Filters and knowledge
Every label is a signal about the pattern of mail, and the filter curator analyzes that. It looks for reusable patterns in the labels and promotes them to Gmail filters. For example, if it notices that I consistently label messages from a certain sender as “Work”, it will create a filter that automatically applies that label to future messages from that sender. It’s forward-looking only, never backfills, and held to a strict threshold before it creates a filter rather than proposing one.
This is the one place I’d reconsider statelessness. Reading existing labels is fine as those facts live in Gmail. But the valuable version isn’t pattern-matching labels, it’s modeling my behavior over time. For example, my replies to emails, what I archive, snooze, or just ignore.

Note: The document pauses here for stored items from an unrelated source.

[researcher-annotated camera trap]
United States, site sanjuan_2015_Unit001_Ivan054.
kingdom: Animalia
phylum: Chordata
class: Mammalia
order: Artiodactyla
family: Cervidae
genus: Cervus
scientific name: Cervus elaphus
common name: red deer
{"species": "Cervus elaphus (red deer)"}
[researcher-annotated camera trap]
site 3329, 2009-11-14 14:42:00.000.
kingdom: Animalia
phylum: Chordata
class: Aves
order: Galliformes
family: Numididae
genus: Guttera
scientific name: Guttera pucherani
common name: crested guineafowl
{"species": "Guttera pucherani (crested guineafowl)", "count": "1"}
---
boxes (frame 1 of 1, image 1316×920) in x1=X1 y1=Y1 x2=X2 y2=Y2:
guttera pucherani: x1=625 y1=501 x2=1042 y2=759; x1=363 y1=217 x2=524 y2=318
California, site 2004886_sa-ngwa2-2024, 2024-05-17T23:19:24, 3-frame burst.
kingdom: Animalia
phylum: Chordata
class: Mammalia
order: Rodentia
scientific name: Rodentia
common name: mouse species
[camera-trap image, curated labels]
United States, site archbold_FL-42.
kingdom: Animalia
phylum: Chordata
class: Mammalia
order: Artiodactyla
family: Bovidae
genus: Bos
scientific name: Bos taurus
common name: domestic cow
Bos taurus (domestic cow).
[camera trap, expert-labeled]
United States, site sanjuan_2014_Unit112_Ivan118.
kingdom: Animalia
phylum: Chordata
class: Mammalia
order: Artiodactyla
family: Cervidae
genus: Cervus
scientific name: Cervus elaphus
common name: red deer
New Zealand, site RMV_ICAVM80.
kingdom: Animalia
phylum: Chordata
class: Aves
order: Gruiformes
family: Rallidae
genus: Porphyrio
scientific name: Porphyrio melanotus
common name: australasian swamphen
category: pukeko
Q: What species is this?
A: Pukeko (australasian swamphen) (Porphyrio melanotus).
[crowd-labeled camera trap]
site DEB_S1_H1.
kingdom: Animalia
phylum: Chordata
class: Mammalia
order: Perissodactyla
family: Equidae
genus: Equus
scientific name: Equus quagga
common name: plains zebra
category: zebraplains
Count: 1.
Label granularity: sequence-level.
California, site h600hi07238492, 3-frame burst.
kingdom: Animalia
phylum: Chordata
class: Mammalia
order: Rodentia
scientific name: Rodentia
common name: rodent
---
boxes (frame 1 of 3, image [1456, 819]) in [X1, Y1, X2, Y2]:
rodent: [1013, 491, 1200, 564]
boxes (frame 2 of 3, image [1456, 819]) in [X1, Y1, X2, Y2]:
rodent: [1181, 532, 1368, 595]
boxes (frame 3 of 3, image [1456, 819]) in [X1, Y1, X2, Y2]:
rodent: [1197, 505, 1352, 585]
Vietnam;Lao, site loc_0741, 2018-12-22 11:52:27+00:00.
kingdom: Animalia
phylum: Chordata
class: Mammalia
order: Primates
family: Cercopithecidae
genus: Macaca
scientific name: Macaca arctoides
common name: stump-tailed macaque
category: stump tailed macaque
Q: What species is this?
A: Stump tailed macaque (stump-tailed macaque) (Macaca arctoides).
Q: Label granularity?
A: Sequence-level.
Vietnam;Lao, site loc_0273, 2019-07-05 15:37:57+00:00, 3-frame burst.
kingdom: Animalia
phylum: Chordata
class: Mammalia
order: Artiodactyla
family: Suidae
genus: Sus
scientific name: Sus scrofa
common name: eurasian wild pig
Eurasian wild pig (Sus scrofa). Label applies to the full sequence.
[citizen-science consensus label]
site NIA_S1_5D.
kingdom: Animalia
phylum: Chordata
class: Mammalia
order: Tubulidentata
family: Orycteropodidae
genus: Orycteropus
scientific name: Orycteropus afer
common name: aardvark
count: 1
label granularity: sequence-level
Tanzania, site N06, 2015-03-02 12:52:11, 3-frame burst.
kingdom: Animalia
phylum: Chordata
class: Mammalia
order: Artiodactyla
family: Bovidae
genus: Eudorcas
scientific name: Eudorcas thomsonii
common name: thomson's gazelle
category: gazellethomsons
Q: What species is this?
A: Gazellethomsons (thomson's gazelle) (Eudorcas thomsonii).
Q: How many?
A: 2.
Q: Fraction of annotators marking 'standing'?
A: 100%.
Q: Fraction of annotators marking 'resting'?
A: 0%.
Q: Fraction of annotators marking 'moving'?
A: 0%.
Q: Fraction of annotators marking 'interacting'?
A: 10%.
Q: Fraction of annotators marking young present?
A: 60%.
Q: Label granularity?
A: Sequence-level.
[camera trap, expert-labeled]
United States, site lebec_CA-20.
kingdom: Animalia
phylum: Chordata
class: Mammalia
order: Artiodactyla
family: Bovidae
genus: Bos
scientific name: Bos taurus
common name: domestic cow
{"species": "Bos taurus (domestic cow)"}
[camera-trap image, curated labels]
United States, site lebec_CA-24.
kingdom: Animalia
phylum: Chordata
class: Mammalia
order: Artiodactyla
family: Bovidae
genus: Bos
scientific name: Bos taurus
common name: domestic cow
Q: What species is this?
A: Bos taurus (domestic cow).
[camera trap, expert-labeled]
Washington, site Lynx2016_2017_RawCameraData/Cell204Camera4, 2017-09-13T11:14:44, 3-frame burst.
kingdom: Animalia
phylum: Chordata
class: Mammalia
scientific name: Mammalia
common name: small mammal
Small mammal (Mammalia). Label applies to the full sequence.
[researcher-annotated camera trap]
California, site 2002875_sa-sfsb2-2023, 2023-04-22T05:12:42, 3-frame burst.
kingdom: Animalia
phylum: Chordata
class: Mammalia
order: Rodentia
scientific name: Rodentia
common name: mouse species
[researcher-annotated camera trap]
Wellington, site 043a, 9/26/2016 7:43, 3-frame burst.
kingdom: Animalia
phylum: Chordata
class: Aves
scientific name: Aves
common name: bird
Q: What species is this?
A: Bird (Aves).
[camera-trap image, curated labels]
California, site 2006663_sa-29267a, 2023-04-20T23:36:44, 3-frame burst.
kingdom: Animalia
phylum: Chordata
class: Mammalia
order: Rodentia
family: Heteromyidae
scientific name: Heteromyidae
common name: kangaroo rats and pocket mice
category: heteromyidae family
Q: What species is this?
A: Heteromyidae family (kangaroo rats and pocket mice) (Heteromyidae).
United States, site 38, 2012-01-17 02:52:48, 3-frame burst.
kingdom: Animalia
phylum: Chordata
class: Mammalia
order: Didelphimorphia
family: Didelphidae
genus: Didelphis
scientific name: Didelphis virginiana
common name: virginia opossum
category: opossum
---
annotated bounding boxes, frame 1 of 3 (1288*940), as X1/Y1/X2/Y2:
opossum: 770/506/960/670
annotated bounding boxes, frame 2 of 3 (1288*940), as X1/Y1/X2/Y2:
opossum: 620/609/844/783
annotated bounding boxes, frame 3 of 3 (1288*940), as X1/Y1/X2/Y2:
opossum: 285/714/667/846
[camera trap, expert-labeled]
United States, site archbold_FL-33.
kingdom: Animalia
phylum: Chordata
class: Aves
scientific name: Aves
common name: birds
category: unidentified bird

The relationship question grows in breadth, not depth. The same agent could ground its answer in Slack, a company directory, Google Contacts, or Google Calendar.
Things that were annoying
The pipeline order isn’t enforced. “Discover → security → relationship + summary → label → curate” is a prompt instruction, not a guarantee. The hooks and allowlists bound what each agent can do, not the order the orchestrator calls them in. The critical invariant, security first, per email, never batched, rests on the model following instructions.
Subagent permissions: Why can’t I define this more easily?
Subagents cannot call other agents. This forces a more linear sequence and many of the challenges above.
This was a useful exploration, but I think I would want to skip doing this within the Claude Code harness next time.
Opinions are my own and not the views of my employer.